And that is exactly why a star does not work like a 100w light bulb! I'm not just making up analogies, I'm describing the way stars work when you analyze the equations that govern them. In a light bulb, the energy generation controls the luminosity, you look at the first to calculate the second, but in a star the luminosity controls the energy generation, for the reasons I've explained. A star is a self-regulating system, a light bulb is not. The difference there is what people's intuition always overlooks.

No, it has nothing to do with what we can measure. If we lived in the cores of stars and only saw the fusion, all my conclusions would still be the same. We'd ask, "why is the fusion we are observing going on at the rate it is?", and the answer would be, "because we are surrounded by a star that is shining out light at a given rate that is determined by the gross attributes of the star (not the physics of nuclear fusion)."

Yes, that's exactly it. Can you see how different that is from a light bulb?
Ah, but that last little "if in a steady state" speaks volumes! The issue is, what is an allowable steady state for the star? Not just anything! It must carry the right luminosity for the gross attributes of the star. Nuclear fusion is more flexible, it is happy to produce whatever is necessary, and is robustly stable at doing so.

I think I'm seeing your point now. Because the object is a star and subject to its own attributes, such as mass and opacity, the luminosity is the best variable to measure - and easiest, I suppose - in order to define the star. This is also true in regards to the core's paramaters as the luminosity reveals what it must be doing since the core is subject to the stars mass and size (assuming the atomic ratios are known and understood).
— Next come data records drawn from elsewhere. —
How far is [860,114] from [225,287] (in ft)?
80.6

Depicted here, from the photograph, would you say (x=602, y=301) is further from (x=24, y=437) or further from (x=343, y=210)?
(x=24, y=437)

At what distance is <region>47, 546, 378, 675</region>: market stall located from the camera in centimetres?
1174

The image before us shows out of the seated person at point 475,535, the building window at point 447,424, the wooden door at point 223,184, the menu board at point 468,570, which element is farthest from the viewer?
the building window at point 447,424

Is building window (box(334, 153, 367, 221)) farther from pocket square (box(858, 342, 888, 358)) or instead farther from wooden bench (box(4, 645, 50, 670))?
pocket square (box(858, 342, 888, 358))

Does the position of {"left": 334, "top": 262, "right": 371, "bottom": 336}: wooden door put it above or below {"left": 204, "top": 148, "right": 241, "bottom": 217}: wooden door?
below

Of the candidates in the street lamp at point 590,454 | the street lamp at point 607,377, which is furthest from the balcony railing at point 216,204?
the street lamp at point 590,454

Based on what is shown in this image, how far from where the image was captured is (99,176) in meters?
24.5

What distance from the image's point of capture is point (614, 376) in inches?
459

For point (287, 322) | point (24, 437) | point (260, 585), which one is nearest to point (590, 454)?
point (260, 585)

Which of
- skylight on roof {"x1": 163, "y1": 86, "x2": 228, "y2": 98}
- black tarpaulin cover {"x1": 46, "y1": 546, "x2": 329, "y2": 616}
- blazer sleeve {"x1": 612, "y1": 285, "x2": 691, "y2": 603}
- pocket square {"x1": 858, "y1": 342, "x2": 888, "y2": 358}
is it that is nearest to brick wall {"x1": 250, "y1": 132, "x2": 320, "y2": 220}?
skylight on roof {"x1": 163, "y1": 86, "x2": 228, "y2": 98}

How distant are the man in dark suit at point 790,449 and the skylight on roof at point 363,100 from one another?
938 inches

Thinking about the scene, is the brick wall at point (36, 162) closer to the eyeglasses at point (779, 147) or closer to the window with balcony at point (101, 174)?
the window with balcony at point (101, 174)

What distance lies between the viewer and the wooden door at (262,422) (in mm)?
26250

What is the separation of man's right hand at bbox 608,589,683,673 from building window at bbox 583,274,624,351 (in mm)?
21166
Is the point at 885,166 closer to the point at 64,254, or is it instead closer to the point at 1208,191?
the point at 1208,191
If I were to borrow your wand and suck-out all the energy from the outer layers of the star, it would eventually restore itself to its previous luminosity since its mass and composition are the same. We don't know the mass of a lone star from any direct measurement, but the luminosity will reveal it. This begs the question of whether or not it is the mass of the star you are indirectly addressing. Only the luminosity reveals what is there, I suppose.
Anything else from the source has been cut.